**Dataset records**:

..........

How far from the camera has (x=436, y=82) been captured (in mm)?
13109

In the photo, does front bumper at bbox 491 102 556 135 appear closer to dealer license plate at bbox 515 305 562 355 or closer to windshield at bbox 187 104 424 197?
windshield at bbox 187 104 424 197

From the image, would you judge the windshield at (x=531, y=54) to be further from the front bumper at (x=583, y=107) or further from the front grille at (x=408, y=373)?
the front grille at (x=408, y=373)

..........

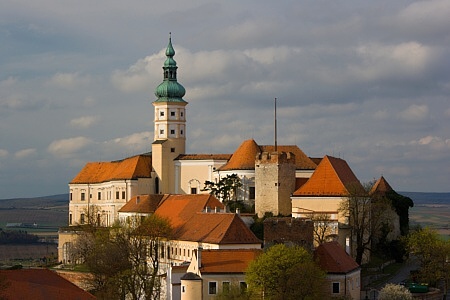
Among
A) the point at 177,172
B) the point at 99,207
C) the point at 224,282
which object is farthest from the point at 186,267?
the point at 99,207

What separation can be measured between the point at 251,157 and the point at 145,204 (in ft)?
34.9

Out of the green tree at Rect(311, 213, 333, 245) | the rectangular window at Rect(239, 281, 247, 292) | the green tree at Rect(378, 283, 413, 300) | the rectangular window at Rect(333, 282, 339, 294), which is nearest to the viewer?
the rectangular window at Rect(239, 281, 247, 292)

..........

**What the task requires**:
Pick out each line of the material above that contains the string "bbox" and copy those lines in full.

**Response to the exercise**:
In the photo, does front bumper at bbox 491 102 556 135 appear closer to dealer license plate at bbox 515 305 562 355 or closer to windshield at bbox 187 104 424 197?
windshield at bbox 187 104 424 197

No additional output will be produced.